Par Joseph Tchinda Kenfo
RÉSUMÉ:
Les élections présidentielles françaises de 2017 auront été surprenantes d’un bout à l’autre : coups de théâtre permanents, qualification pour le second tour de Marine Le Pen et d’Emmanuel Macron, élimination / éclatement des grands partis traditionnels de la droite et de la gauche. La relation de la France avec l’Afrique a notamment été l’objet de clivages importants. Tandis que certains candidats revendiquaient une approche plus « moderne », fondée sur des relations plus équilibrées, d’autres ne remettaient pas en question les rapports « privilégiés » des deux entités, rapports qualifiés par certains de « Françafrique ». Les Africains eux-mêmes ne sont pas restés insensibles à ce débat et certains d’entre eux ont soutenu clairement l’un ou l’autre des deux candidats qualifiés pour le second tour, par des manifestations de rue, comme en Côte d’Ivoire, ou via les réseaux sociaux, au motif qu’ils incarneraient une véritable rupture avec les pratiques actuelles de soumission (dont la politique monétaire d’arrimage du Franc CFA à l’Euro). De fait, la politique africaine de la France depuis les indépendances n’a jamais varié/évolué. Les bonnes intentions de plusieurs Présidents de la république, essentiellement de gauche, ont buté sur les faits/réalité. L’ambition de cette contribution est de montrer que la « Françafrique » a largement structuré les rapports franco-africains, quelle que soit la tendance politique au pouvoir. Aussi, il est important de saisir les recompositions politiques actuelles en France et l’émergence, puis la percée des pays asiatiques sur le continent pour bâtir une nouvelle coopération décomplexée. Les pays africains en ont-ils les moyens et la volonté ? C’est à cela que nous allons nous atteler.
PROBLÉMATIQUE:
Peut-on penser aujourd’hui que la politique africaine de la France, le temps d’une présidence, présentera quelques signes de rupture ? Quels sont les invariants de cette politique africaine de la France ?
CONTEXTE:
Depuis plusieurs mois, plusieurs manifestations et conférences sont organisées à travers le monde (France, Afrique, Canada, etc.) non seulement pour dénoncer la responsabilité du contrôle monétaire (Franc CFA en l’occurrence) dans le sous-développement de certains États africains, mais aussi la nature des relations personnalisées nouées et entretenues par certains chefs d’États du continent depuis les indépendances avec l’Hexagone. Ces questions, largement débattues dans les réseaux sociaux, se sont invitées dans la campagne présidentielle de 2017 en France et ont rapidement été récupérées par certains candidats dont Emmanuel Macron et Marien Le Pen, autoproclamés pour les besoins de la cause candidats »Anti-système ». Les Africains, quant à eux, ont une fois de plus manifesté leur enthousiasme vis-à-vis de certains candidats, organisant manifestations, constituant des comités de soutien, sans oublier les appels au vote en faveur de tel ou tel autre candidat ; oubliant le temps d’une campagne électorale que la politique africaine de la France s’inscrit dans la continuité indépendamment du bord politique du locataire de l’Élysée.
IDÉES MAJEURES:
– Au-delà des discours et autres déclarations d’intention, la relation franco-africaine reste marquée du sceau de la »Françafrique ». Cette nébuleuse, qui s’articule autour du contrôle politique des dirigeants et du contrôle économique, est non seulement désastreuse pour le continent et ses peuples, mais aussi constitue un défi pour l’expression de la souveraineté populaire. Malgré la ruée vers le continent de nouveaux acteurs et d’anciens partenaires, la France conserve un potentiel de nuisance établi pour de nombreux pays et active en temps opportun certains leviers dont elle dispose.
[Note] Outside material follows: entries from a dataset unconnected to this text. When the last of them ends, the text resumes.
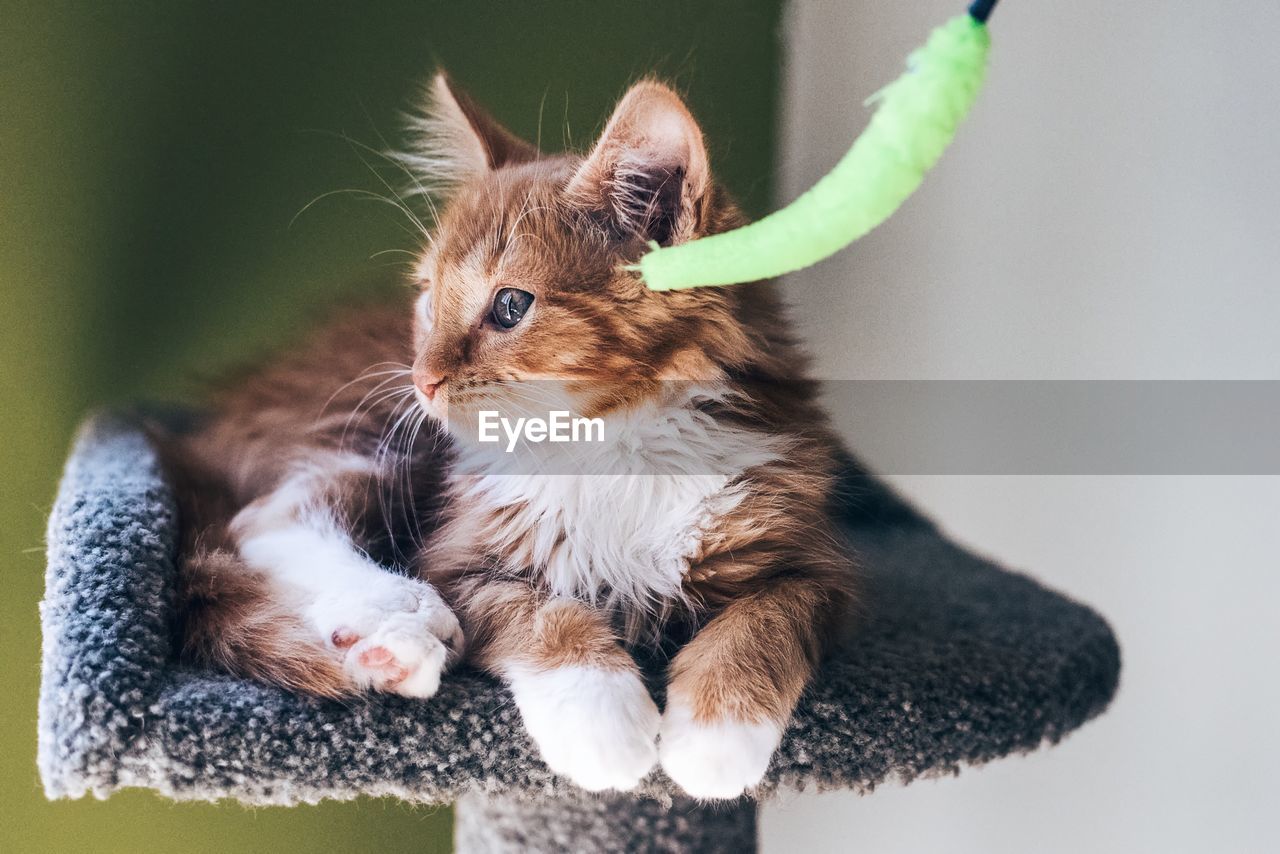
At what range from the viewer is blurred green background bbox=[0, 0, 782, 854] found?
1.39m

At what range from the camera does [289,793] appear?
0.77 meters

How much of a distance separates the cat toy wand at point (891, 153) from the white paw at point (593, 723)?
14.1 inches

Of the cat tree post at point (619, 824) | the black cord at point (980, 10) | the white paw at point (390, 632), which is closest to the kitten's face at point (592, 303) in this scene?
the white paw at point (390, 632)

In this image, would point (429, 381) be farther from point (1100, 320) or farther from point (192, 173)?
point (1100, 320)

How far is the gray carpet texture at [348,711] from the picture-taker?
750mm

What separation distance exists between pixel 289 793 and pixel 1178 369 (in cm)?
124

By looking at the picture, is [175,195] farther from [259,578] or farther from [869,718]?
[869,718]

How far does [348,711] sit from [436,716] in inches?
2.9

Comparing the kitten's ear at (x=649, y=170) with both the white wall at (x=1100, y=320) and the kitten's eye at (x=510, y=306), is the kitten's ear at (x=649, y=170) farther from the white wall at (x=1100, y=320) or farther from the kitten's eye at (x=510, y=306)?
the white wall at (x=1100, y=320)

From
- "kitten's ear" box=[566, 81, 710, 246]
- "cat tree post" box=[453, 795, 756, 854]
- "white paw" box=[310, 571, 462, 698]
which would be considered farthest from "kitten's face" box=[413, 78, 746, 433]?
"cat tree post" box=[453, 795, 756, 854]

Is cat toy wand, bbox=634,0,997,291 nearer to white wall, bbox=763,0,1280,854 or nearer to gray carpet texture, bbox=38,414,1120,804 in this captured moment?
gray carpet texture, bbox=38,414,1120,804

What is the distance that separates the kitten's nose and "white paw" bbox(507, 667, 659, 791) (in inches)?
12.0

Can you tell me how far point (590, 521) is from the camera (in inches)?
36.8

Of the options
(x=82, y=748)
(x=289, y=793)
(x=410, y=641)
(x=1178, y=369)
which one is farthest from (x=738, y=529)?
(x=1178, y=369)
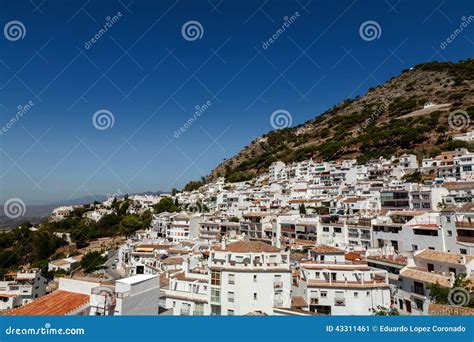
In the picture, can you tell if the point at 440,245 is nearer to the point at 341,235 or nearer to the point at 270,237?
the point at 341,235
– La place marginale accordée à l’Afrique pendant la campagne présidentielle de 2017 montre, s’il en était encore besoin, que le continent ne fait pas partie des priorités officielles de l’Hexagone. Certaines questions sont en effet débattues loin de la place publique, intérêt national oblige. Par conséquent, le continent n’est exploré en fait qu’en tant que pièce du ‘’puzzle sécuritaire’’ au regard des enjeux qui se jouent désormais au Sahel et en bordure de la Méditerranée.
– À défaut pour la France de décomplexer une relation faite de mépris, de déni et d’exploitation, les Africains gagneraient à être plus pragmatiques et prospectifs. Aucun gouvernement français ne peut prioriser le développement du continent. Ainsi, les États africains n’ont d’autre choix que de bâtir une stratégie d’ensemble afin de diversifier les partenaires et limiter ainsi les effets néfastes du redéploiement du jeu des puissances en cours.